Thursday, June 2, 2011

A step away...

The pain is worse over the past month it could be the fact that Nolan would be turning 2 on the 25th...its eating at me knowing he wont be here.I cry daily, i dream nightly about him, some of those dreams are nightmares trying to bring him back, or knowing conciously he is dying.I HATE it all, and i would give anything to have him back in my arms where i was happy.Im not the same,i dont think i ever will be my tension is very short and i anger easly at people who complain about never having anytime without their kids or never getting that "break" be thankful you have all your children is what i want to scream!!! Im hurting on the inside, its ripping me apart its taking everything of me this grief sucks. I am terrified to go on and have more babies i am scared to death of people around me dying, i dont know how i could deal with another death in my life. 4 months+ is the longest i have been without my little fat man, it feels like an eternity but yet it feels yesterday that he entered this world.
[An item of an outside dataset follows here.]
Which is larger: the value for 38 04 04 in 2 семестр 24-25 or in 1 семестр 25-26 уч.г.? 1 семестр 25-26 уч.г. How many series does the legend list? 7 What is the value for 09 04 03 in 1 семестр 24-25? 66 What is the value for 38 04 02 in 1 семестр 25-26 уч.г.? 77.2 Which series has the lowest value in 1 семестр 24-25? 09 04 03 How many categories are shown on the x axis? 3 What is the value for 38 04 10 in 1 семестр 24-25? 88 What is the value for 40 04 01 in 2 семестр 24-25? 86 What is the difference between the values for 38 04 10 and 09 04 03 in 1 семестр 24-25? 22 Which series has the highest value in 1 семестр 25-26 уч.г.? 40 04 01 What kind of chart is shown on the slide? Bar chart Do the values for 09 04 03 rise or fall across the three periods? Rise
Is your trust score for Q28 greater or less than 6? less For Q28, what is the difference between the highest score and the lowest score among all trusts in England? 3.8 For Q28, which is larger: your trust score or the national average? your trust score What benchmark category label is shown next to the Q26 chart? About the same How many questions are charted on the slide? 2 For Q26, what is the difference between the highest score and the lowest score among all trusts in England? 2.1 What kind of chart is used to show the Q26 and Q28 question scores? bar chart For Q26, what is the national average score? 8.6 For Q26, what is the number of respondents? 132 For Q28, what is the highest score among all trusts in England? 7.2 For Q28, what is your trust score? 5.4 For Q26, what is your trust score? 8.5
maybe i am forcing myself to get "better" for others around me since i feel like if i bring him up or cry that i am bringing them down with me in my sorrow and pain.I just dont know how else to feel at peace, talking about him and all the great moments are my favourite thing! i laugh talking about the sneeky things he would do like pulling out his NG tube almost everyday, or when he discovered picking his nose and eating it LOL! every little thing he did was such a huge celebration he was always learning new things about himself things we were told he would never do or know he did! I loved every second of his life, even the hard times when he was very sick and i got no sleep, because he was still here and thats all that mattered.

1 comment:

  1. Thinking of you Amanda. His birthday approaching is a huge trigger of missing him as is the time continuing to pass that makes it feel like forever since your sweet baby was in your arms. As the numbness that allowed you to function these last four months fades and the hurt and pain slashes through your day, your night and your every thought...know you are held lovingly by so many; so many who see what an amazing mom you are to Lexi & Nolan. And your precious angel who watches over you and loves you so very much. Keep remembering him, keep talking about him (if someone isn't up for listening, find someone else!), and keep laughing at those memories. And keep writing here and sharing him and all those sweet moments together. I am not the only one who loves hearing about Nolan!